Research
Research Overview
My research focuses on the intersection of computer architecture, hardware acceleration, and emerging computational challenges in bioinformatics and machine learning. I am particularly interested in designing efficient hardware solutions that can handle the computational demands of modern data-intensive applications.
Core Research Areas
1. Processing-in-Memory (PIM) & Emerging Memory Technologies
The traditional von Neumann architecture separates memory from computation, leading to significant energy consumption and latency in data-intensive applications. My research explores:
- 3D DRAM Architectures: Leveraging vertically-stacked DRAM for improved bandwidth and energy efficiency
- FeRAM (Ferroelectric RAM): Exploring ferroelectric memory for near-data processing
- FeNAND: Emerging memory technologies that combine benefits for specialized workloads
- In-Memory Computing: Moving computation closer to data to reduce data movement overhead
2. Bioinformatics & Multi-omics Hardware Acceleration
Genomic and proteomic analysis generates exponentially growing datasets.

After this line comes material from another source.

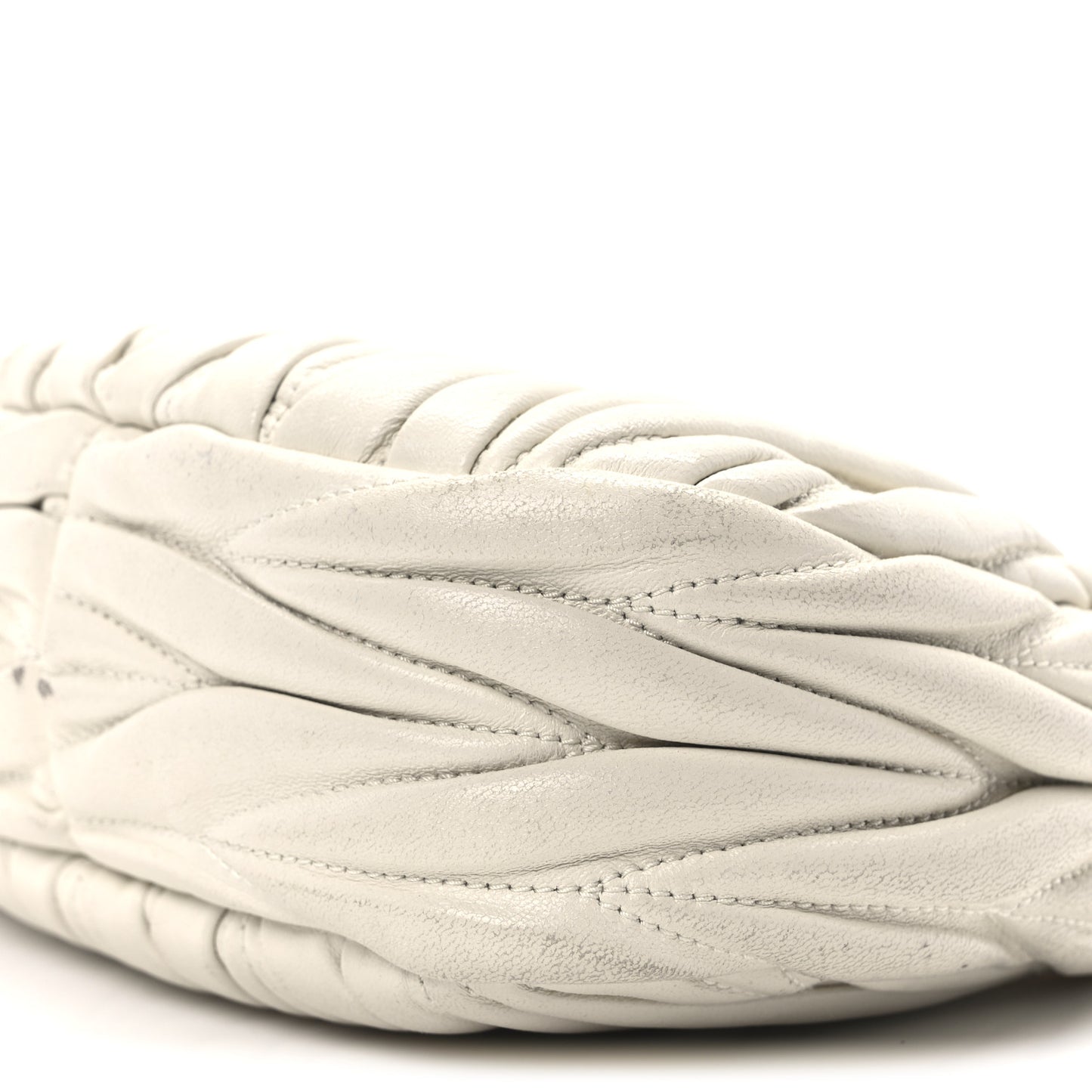 Nappa Matelasse Mini Wander Hobo White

Effective hardware acceleration requires understanding the unique computational patterns:
- Genomics Acceleration: Sequence alignment, assembly, and de Bruijn graph construction
- Proteomics Processing: Mass spectrometry data analysis and protein identification
- Metabolomics Integration: Combining multiple omics streams for systems biology
- Real-time Analytics: Enabling on-the-fly processing of streaming genomic data
3. Hardware Accelerator Design for Bioinformatics
Specialized hardware can dramatically improve performance and energy efficiency:
- FPGA-based Acceleration: Rapid prototyping and validation of accelerator designs
- ASIC Design Methodology: Long-term efficient implementations for deployment
- Hardware-Software Co-design: Jointly optimizing algorithms and hardware implementations
- Performance Characterization: Understanding accelerator performance across diverse workloads
4. Machine Learning Systems & Hardware Efficiency
Modern ML systems introduce new architectural challenges and opportunities:
- Mixture-of-Experts (MoE) Models: Hardware implications of expert selection and routing
- Sparse Gating Mechanisms: Efficient hardware implementation of conditional computation
- Router Algorithms: Hardware-friendly implementations of expert selection
- Memory Bandwidth Optimization: Addressing memory bottlenecks in large model inference
5. Graph Processing Acceleration
Graph algorithms have diverse applications from social networks to biological networks:
- 3D DRAM for Graphs: Leveraging emerging memory for graph traversal
- Graph Neural Networks (GNNs): Hardware acceleration for neural computation on graphs
- Sequence-to-Graph Architectures: Optimized processing for genomic graph algorithms like SeGraM
- Scalable Graph Analytics: Supporting billion-scale graphs with limited resources
Current Projects
General-Purpose In-Memory Accelerator for Bioinformatics
Developing a unified hardware accelerator platform for diverse bioinformatics workloads using 3D DRAM-based PIM architecture, in collaboration with Prof. Rob Knight’s lab.
Intel Hardware Acceleration for Bioinformatics
Characterizing bioinformatics workloads and optimizing them for Intel’s Advanced Matrix Extensions (AMX) and In-Memory Analytics Accelerator (IAA), resulting in a comprehensive Bioinformatics Application Note.
3D DRAM Architecture for Graph Processing
TCAD-based research on optimizing 3D DRAM for efficient graph processing, with applications to genomic networks and knowledge graphs.
Sequence-to-Graph Hardware Accelerators
Designing specialized accelerators for genomic sequence-to-graph transformation, enabling faster genome assembly and analysis pipelines.
Methodology
My research approach combines:
- Workload Characterization: Profiling real applications to understand computational patterns
- Simulation & Modeling: TCAD and performance simulation tools to validate designs
- Prototyping: FPGA and software implementations for feasibility validation
- Benchmark Development: Creating comprehensive benchmarks representing diverse applications
- Collaboration: Working with domain experts in biology and computer science
Impact & Vision
My goal is to advance the state-of-the-art in hardware acceleration by:
- Bridging Disciplines: Connecting computer architecture with computational biology
- Enabling Innovation: Making advanced computational analysis accessible to researchers
- Improving Efficiency: Reducing power consumption and latency in data-intensive workloads
- Supporting Biology: Accelerating discovery in genomics, proteomics, and other life sciences
I believe that thoughtful hardware-software co-design can unlock new possibilities in understanding biological systems and training more efficient machine learning models.